(Stored data entries)
=== Section Start ===

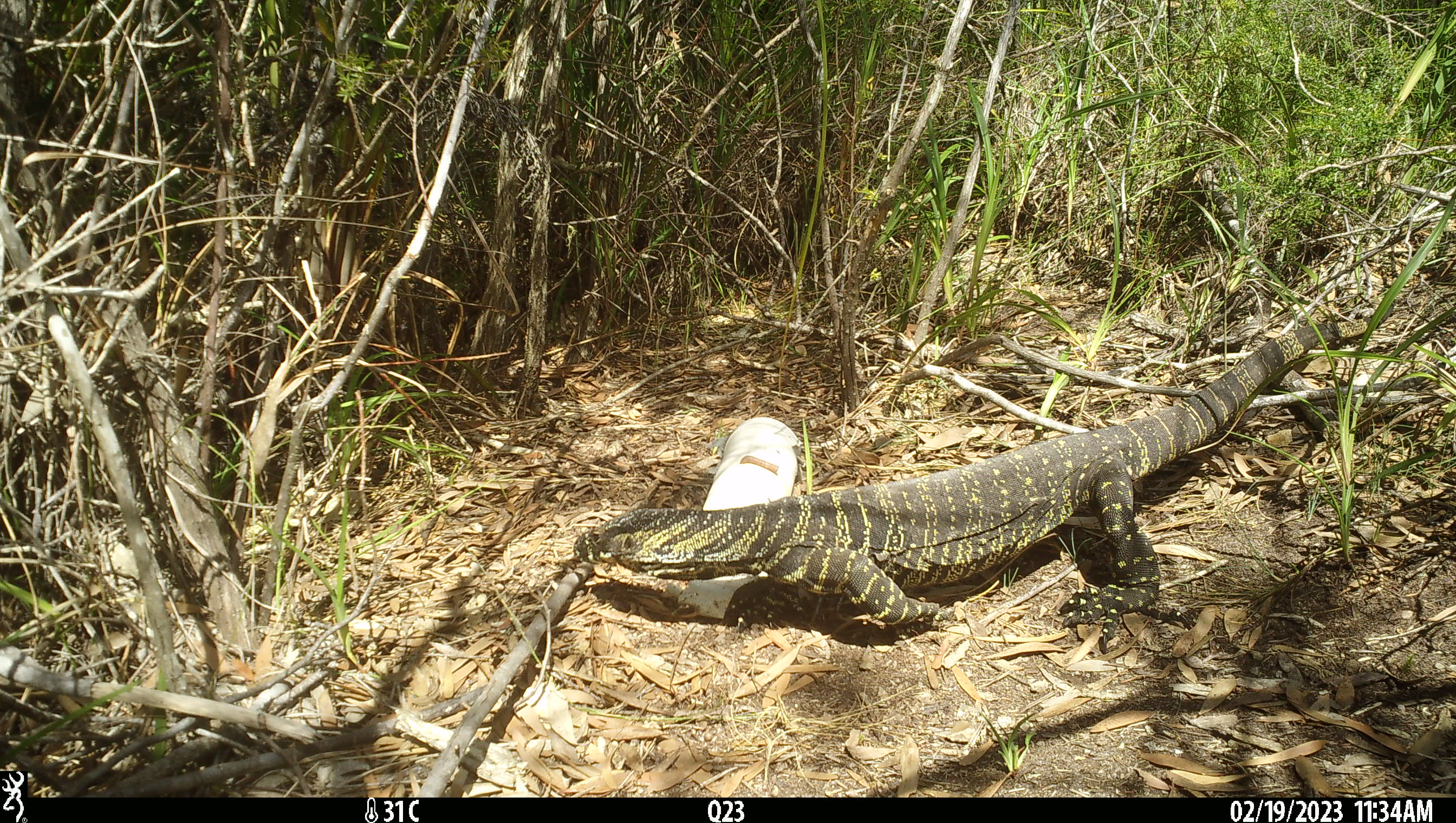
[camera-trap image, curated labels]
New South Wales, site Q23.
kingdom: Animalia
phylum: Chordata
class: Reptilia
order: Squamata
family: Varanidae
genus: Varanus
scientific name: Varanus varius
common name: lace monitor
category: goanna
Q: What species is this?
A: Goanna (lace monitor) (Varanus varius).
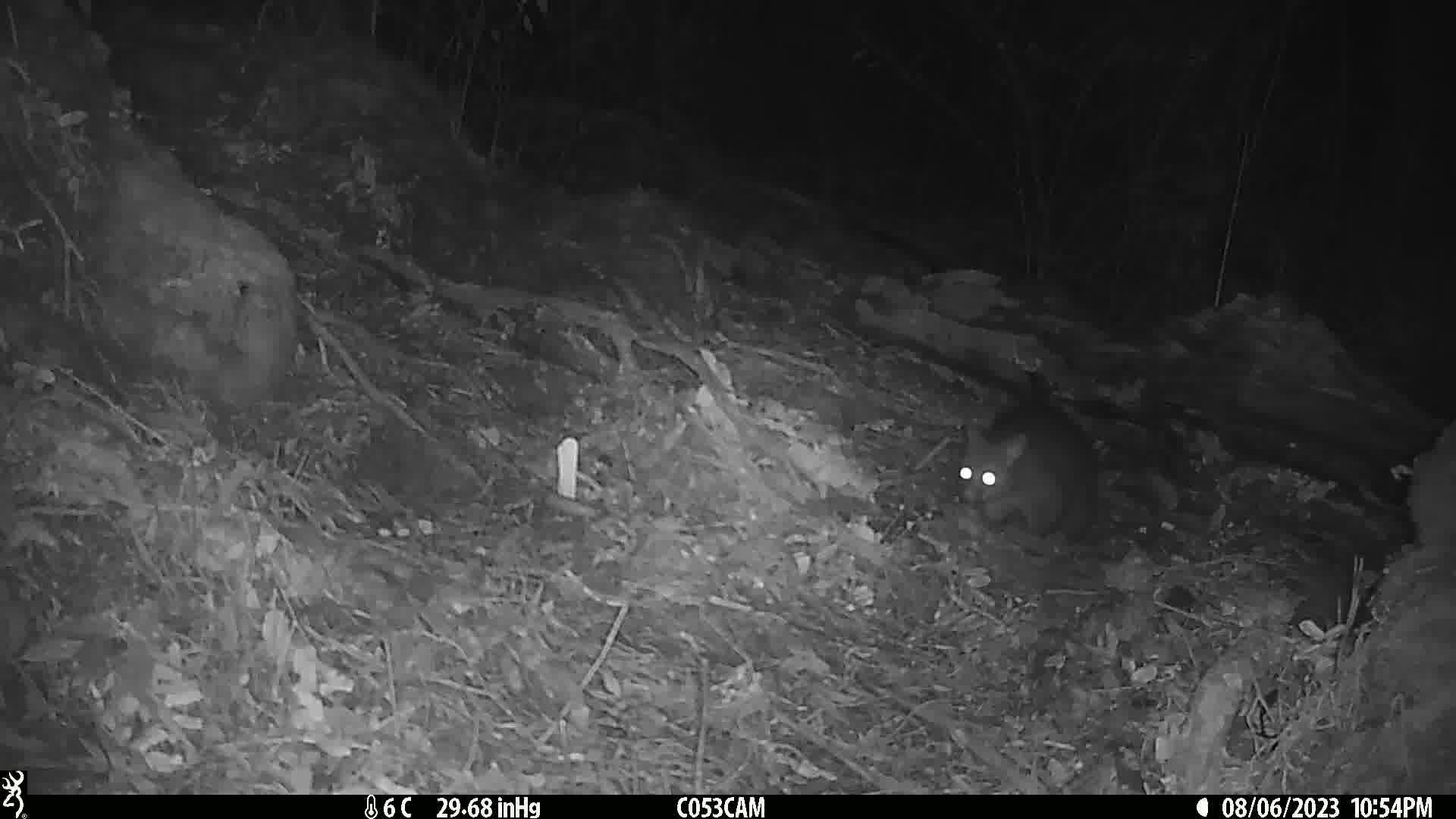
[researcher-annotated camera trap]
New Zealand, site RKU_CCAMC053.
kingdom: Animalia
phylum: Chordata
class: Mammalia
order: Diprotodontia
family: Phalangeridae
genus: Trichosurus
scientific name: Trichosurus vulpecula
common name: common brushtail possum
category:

=== Section End ===

*How to complete this task:* Your answer must be an exact copy of the records above, with no pictures included.

*Task output:*
[camera-trap image, curated labels]
New South Wales, site Q23.
kingdom: Animalia
phylum: Chordata
class: Reptilia
order: Squamata
family: Varanidae
genus: Varanus
scientific name: Varanus varius
common name: lace monitor
category: goanna
Q: What species is this?
A: Goanna (lace monitor) (Varanus varius).
[researcher-annotated camera trap]
New Zealand, site RKU_CCAMC053.
kingdom: Animalia
phylum: Chordata
class: Mammalia
order: Diprotodontia
family: Phalangeridae
genus: Trichosurus
scientific name: Trichosurus vulpecula
common name: common brushtail possum
category:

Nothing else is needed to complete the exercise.